1) Registrar of Companies (ROC) compliance:

As per guidelines mentioned in the Companies Act, 2013 a private limited company can raise funds by issuing shares within and outside India, by making preferential allotment of shares to angel investors, seed investors, and venture capitalists.

Preferential Allotment of Shares is governed under the provisions of Section 62(1)(c) of Companies Act, 2013 and Associated Rule 13 of Companies (Issue of Share Capital and Debentures) Rules, 2014.

 

Article of Association (AOA) need to be updated with necessary provisions like

  • The issuance of shares under this method should be authorized by the AOA of the company.

  • A special resolution needs to be made for authorization of allotment of such shares.

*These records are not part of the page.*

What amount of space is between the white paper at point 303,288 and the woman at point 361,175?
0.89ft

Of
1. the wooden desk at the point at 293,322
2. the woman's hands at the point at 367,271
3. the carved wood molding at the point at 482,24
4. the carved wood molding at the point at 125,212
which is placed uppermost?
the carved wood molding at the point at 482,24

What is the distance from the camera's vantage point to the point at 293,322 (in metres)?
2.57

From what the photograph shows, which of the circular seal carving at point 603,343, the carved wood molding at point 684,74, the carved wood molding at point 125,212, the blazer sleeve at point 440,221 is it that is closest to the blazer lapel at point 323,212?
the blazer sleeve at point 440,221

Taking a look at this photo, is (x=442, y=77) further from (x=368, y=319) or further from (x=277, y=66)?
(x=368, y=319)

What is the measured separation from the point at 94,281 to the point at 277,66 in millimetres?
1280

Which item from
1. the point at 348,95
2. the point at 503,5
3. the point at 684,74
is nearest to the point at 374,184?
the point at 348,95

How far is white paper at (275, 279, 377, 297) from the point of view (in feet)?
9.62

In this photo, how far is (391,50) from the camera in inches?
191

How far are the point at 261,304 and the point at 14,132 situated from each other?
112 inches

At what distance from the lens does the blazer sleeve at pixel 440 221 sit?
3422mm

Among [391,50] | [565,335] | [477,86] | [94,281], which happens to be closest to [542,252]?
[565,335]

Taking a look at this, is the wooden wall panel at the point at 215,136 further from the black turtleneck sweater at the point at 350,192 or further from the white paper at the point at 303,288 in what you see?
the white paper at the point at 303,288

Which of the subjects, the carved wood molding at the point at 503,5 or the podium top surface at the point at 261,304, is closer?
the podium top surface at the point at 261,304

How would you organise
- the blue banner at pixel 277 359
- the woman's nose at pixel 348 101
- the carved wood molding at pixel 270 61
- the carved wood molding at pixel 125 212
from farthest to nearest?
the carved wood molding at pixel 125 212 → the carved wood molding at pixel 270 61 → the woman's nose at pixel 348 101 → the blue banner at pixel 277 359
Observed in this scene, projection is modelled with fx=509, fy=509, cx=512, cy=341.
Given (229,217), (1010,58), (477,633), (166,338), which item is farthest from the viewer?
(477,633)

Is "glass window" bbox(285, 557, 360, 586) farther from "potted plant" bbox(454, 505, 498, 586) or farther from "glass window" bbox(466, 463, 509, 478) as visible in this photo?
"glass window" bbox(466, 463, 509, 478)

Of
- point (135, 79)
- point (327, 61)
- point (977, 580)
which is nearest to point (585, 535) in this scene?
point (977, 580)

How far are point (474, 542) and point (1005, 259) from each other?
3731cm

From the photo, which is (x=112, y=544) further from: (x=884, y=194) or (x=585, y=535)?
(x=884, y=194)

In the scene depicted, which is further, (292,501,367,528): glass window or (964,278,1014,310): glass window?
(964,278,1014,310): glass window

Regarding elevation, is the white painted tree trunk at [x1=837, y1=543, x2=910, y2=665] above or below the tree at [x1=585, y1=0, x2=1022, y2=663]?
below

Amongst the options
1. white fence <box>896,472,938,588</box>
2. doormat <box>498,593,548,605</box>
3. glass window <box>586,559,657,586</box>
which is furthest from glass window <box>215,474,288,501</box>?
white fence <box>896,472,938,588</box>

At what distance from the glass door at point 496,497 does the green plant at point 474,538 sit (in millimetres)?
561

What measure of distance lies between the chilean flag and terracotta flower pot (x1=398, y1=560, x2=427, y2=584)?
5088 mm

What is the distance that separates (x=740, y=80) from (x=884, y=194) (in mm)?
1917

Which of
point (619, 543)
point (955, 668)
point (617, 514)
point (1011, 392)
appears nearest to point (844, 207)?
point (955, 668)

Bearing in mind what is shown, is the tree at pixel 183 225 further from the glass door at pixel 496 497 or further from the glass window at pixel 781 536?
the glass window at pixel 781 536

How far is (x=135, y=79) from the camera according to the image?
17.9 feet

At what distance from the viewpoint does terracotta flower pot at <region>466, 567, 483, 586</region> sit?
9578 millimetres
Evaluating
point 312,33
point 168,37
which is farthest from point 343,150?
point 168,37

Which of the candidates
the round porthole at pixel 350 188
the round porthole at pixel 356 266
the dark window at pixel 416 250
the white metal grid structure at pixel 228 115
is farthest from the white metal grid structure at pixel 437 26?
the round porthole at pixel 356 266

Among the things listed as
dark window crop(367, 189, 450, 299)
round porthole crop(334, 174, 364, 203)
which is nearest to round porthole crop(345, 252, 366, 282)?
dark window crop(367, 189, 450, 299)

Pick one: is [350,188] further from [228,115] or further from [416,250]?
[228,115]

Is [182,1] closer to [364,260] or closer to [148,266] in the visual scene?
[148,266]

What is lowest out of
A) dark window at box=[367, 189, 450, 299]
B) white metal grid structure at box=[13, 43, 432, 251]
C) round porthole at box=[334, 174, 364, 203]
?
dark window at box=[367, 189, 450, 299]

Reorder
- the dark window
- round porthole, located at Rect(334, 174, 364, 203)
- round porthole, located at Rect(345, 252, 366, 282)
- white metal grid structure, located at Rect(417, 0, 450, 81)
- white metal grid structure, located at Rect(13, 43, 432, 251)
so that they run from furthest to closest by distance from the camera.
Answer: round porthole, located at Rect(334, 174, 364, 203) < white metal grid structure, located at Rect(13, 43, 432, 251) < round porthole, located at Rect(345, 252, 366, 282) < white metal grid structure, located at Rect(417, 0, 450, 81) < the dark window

  • The share price needs to determine by the company valuation report of a registered valuer.

 

2) Conducting a board meeting:

A board meeting of all directors needs to be conducted for the authorization of the preferential shares’ allocation.

 

3) Conducting an Extra-Ordinary General Meeting:

For the approval of allotment of preferential shares, An Extra-Ordinary General Meeting needs to be conducted by passing a Special Resolution.

  • There should be 75% of the votes in favor of the resolution.

  • The Special Resolution is valid for a period of 12 months and within this period the Preferential Allotment can take place at any time.

 

4) Issuance of Offer Letters:

The offer letter will be approved in a specified format after the approval of a majority of board members.

A complete record of the Preferential Allotment needs to be filed with the Registrar of Companies (ROC) within a period of 30 days of issuing the offer letters.

 

Now the company is eligible for receiving money from investors. After this stage startup can accept funds from investors. This is not the end as startups also need to comply with post-funding compliance and RBI reporting in case of foreign investors.